*DATASET CONTENT*:
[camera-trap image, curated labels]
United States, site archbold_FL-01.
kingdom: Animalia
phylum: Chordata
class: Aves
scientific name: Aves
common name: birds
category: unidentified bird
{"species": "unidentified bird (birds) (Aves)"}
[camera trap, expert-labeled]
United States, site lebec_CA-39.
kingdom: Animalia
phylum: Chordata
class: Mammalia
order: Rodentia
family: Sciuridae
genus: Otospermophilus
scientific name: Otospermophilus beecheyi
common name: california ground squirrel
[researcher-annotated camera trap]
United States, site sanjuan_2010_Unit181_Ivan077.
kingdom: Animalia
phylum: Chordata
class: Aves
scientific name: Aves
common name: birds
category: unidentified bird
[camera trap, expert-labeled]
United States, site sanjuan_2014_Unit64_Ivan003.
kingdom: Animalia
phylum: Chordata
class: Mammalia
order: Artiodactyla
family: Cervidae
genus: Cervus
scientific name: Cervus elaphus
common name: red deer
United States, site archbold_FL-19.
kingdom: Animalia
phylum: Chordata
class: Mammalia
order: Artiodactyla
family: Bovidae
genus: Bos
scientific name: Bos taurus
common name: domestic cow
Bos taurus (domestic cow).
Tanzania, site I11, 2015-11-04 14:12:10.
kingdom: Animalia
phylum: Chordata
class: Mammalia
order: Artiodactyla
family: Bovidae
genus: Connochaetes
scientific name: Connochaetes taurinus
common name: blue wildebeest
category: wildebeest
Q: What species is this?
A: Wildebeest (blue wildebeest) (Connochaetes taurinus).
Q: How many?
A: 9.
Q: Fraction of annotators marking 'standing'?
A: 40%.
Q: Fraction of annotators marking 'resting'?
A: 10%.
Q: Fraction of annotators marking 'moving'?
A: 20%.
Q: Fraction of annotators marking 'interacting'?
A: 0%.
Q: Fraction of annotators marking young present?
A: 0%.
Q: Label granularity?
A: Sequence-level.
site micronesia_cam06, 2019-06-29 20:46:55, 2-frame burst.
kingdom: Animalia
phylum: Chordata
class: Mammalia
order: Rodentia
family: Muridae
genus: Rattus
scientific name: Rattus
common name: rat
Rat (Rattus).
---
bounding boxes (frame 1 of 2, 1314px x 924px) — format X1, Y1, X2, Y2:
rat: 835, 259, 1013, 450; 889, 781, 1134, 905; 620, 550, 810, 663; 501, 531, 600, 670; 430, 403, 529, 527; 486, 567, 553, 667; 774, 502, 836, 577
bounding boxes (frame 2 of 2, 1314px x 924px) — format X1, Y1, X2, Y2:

*WHAT THIS TASK INVOLVES*: Respond with one number, namely the count of lines in the entries above that hold the word "Fraction".

*RESPONSE TO THE TASK*: 5